In a paper soon to be published in Psychological Science, they report that purchasing green products can make people more selfish and more likely to steal. To reach this conclusion, Mazar and Zhong conducted three experiments with student volunteers.
The first experiment tested students’ impressions of green consumers. Not surprisingly, the students rated people who purchase green products as more cooperative, altruistic, and ethical than people who purchase conventional products.
In the second experiment, some students were assigned to check out an online store offering mostly green products, while other students were assigned to an online store carrying mostly conventional products. Half the students in each group were asked to rate the products in the store, and the other half were asked to purchase products.
Afterward, all the students played a seemingly unrelated money-sharing game. The students who had merely rated the green products shared more money than the students who had rated the conventional products. But students who had made purchases in the green store shared less money than those who had shopped in the conventional store.
In the third experiment, the students played a computer game that tempted them to earn money by cheating. The green consumers were more likely to cheat than the conventional purchasers, and they stole more money when asked to withdraw their winnings from envelopes on their desks.

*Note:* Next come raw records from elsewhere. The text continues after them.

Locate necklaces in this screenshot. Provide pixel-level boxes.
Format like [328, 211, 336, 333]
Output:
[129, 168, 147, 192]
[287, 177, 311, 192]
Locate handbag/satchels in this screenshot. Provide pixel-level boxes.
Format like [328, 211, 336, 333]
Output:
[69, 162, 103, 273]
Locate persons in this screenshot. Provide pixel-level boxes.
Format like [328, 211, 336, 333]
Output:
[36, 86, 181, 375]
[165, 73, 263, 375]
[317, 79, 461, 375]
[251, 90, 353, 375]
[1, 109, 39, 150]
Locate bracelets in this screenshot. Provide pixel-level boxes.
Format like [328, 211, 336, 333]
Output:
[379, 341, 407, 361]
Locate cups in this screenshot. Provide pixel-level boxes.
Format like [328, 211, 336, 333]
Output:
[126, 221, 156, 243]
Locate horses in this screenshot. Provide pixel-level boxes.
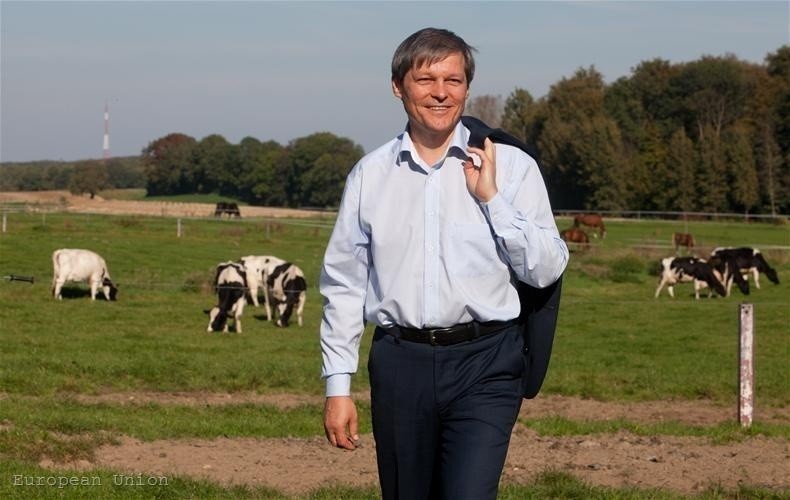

Green marketers have long trumpeted the notion that, when consumers make small steps toward sustainability, this will lead to bigger, more meaningful steps in the future. But the notion of moral license suggests that making virtuous purchases may actually reduce motivation for self-improvement. Mazar and Zhong now plan to test whether this also applies to recycling and other green behavior.
Zhong says the new research doesn’t mean that people shouldn’t buy green products or that green consumerism can’t be a force for good. What matters, he says, is why people make green choices: if you do it because you believe it’s more ethical, you may give yourself a free pass at the next ethical crossroads. “If you moralize certain activities, that can backfire,” he says. Being aware of this moral-license effect can help people avoid it, Zhong says. He encourages consumers to view green buying as the least they can do, and to make it a habit rather than a special achievement. ❧
—Dawn Stover
Mazar, N. and C.-B. Zhong. 2009. Do green products make us better people? Psychological Science, in press.